The raw 2020 Census file counted 155 people with the surname Trought. That is different from the site's living-bearer estimate (178), which projects the surname's present-day count by applying the Census frequency rate to the current U.S. population.
It is the Census Bureau's normalized frequency measure. A rate of 0.05 per 100,000 means that if you picked a random group of 100,000 U.S. residents, you would expect about 0 of them to have the surname Trought.
Between 2010 and 2020, the surname Trought went from 158 recorded bearers to 155. That is a decrease of 3 (-1.9%). In the national ranking it fell from #111,426 to #118,445.
Among Census respondents with the surname Trought, the largest self-reported group is Black at 63.2%. The next largest groups are White (26.5%) and Two or More Races (6.5%). These figures come from the 2020 Census Bureau surname tables, based on how respondents described their own race and ethnicity.
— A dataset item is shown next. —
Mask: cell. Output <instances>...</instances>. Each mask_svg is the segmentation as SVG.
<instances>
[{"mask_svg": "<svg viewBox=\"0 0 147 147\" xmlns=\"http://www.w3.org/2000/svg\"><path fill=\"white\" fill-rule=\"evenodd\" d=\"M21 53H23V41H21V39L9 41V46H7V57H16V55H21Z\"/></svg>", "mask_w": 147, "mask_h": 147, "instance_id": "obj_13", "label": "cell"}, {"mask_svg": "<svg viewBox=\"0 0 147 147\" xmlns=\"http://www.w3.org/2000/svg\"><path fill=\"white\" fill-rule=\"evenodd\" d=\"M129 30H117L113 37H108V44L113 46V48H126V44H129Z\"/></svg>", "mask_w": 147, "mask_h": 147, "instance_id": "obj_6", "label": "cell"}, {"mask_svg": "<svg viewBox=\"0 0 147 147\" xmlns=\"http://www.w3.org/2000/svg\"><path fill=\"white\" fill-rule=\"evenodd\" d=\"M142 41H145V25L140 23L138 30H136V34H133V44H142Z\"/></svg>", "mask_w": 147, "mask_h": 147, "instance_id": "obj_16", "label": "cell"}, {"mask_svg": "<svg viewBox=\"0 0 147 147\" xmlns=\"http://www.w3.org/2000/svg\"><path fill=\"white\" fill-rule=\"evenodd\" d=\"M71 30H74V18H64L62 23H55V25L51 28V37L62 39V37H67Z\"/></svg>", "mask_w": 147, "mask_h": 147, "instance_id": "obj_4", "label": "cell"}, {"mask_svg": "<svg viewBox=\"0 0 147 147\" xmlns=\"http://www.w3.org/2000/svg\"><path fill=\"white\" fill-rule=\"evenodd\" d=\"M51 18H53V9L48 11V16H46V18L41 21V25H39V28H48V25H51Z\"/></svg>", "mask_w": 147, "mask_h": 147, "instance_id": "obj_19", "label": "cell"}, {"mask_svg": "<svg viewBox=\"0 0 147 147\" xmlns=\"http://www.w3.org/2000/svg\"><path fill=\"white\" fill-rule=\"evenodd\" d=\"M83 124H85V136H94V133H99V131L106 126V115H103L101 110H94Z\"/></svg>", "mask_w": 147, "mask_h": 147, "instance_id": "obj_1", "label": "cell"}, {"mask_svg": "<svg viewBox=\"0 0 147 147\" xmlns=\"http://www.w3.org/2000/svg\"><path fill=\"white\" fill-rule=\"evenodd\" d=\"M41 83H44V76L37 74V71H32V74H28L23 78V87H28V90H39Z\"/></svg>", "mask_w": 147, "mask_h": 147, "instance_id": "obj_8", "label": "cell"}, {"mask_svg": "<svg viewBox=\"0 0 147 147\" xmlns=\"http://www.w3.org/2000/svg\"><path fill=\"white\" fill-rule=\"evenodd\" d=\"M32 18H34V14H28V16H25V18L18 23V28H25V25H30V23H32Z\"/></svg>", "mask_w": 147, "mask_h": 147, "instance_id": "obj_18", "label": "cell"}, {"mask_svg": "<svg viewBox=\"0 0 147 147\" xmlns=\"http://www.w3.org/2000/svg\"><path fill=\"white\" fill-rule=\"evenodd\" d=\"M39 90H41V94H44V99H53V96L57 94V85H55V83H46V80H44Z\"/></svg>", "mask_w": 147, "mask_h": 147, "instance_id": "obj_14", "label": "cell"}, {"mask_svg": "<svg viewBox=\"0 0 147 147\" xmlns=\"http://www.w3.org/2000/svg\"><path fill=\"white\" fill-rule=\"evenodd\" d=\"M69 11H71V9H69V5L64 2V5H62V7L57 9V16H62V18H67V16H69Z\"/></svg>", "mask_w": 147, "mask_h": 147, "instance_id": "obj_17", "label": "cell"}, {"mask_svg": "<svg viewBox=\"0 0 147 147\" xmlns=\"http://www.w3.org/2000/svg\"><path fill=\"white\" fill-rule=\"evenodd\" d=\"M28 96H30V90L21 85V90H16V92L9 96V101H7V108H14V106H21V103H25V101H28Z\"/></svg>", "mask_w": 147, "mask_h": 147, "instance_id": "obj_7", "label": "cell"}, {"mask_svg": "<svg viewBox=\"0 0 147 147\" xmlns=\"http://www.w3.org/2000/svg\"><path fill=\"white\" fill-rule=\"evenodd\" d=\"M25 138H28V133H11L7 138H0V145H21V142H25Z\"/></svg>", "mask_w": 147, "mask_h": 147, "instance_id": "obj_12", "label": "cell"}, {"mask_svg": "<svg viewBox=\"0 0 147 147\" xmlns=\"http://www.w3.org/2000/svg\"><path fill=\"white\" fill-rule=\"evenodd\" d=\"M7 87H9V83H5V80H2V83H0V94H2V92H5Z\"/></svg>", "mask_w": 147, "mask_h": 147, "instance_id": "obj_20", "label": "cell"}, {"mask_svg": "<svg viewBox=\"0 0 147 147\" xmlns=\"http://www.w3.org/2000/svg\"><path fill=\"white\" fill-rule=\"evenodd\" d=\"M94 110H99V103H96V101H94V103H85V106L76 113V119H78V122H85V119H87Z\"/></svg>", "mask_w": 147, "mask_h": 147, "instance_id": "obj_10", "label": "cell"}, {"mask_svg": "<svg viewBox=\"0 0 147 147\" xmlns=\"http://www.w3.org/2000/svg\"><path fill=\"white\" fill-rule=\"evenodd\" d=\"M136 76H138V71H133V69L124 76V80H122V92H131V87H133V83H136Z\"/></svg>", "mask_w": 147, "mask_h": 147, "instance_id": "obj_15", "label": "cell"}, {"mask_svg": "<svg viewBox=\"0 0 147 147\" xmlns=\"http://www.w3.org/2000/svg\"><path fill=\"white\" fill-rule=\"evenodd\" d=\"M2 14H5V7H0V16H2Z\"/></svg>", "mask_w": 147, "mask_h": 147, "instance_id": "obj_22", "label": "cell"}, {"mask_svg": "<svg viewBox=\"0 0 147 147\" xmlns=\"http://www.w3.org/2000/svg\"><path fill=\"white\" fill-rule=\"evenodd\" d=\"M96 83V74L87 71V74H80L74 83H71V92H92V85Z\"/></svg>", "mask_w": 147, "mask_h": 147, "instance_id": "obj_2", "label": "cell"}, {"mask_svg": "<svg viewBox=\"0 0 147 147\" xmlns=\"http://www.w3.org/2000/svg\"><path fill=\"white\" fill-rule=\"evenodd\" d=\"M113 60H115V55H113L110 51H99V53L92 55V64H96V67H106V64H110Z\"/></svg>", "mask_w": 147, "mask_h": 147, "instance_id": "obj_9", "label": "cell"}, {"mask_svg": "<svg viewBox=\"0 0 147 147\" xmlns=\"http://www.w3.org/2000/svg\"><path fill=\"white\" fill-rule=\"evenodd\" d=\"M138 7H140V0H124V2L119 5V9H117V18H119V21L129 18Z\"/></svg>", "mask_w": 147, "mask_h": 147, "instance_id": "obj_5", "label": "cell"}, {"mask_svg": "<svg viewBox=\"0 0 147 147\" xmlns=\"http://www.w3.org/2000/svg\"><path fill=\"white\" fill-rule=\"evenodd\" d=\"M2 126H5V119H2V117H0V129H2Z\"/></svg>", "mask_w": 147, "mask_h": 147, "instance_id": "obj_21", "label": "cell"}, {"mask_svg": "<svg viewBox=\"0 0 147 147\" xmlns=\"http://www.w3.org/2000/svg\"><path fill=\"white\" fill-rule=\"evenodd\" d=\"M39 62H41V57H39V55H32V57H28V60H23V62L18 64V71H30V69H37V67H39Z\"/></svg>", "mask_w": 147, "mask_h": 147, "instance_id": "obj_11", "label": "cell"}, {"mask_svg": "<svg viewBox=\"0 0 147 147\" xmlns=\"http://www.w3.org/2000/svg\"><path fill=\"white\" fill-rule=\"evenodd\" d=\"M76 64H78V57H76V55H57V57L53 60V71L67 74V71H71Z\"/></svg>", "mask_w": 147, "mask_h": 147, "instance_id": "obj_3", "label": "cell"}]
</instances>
Black is the largest self-reported group for the surname Trought in the 2020 Census, accounting for 63.2% (98 people in the source table).
Trought appears across multiple self-reported groups in the Census data. The largest shares in the 2020 file are Black (63.2%), White (26.5%), Two or More Races (6.5%). For 2020, the source file also published raw headcounts for each group, which is why this page can show both percentages and counts in the ancestry section.
Yes. This page is using the latest surname file currently loaded on Name Census, which is 2020. The historical section above also keeps any older Census surname entries we have for Trought (2000, 2010, 2020).
No. The Census Bureau only publishes surnames that appeared at least 100 times in a given decennial Census. That means very rare surnames are excluded entirely, and a surname can appear in one Census release but disappear from a later one if it falls below the reporting threshold.
There are two main reasons: rounding and suppression. The Census Bureau rounds published values, and it may suppress very small cells to protect privacy. For 2020, the Bureau also published raw group counts rather than direct percentages, so Name Census converts those counts back into shares for comparability across census years.
A surname derived from the Old English word "trohte," meaning a small stream or brook. The fuller origin note on this page goes into more detail.
All surname statistics on Name Census are drawn from the US Census Bureau's decennial surname frequency tables. These files list every surname that appeared 100 or more times in the 2020 Census, along with a count, a per-100,000 rate, and a self-reported demographic breakdown. You can read the full explanation on our methodology page.
For surnames, Name Census does not age cohorts the way it does for first names. Instead, it takes the Census Bureau's published frequency for Trought (0.05 per 100,000) and applies that rate to the current U.S. resident population to estimate how many living Americans have the surname today.
Want to know how common the surname Trought is? HowManyOfMe.org, our sister site, puts the living-bearer count front and centre.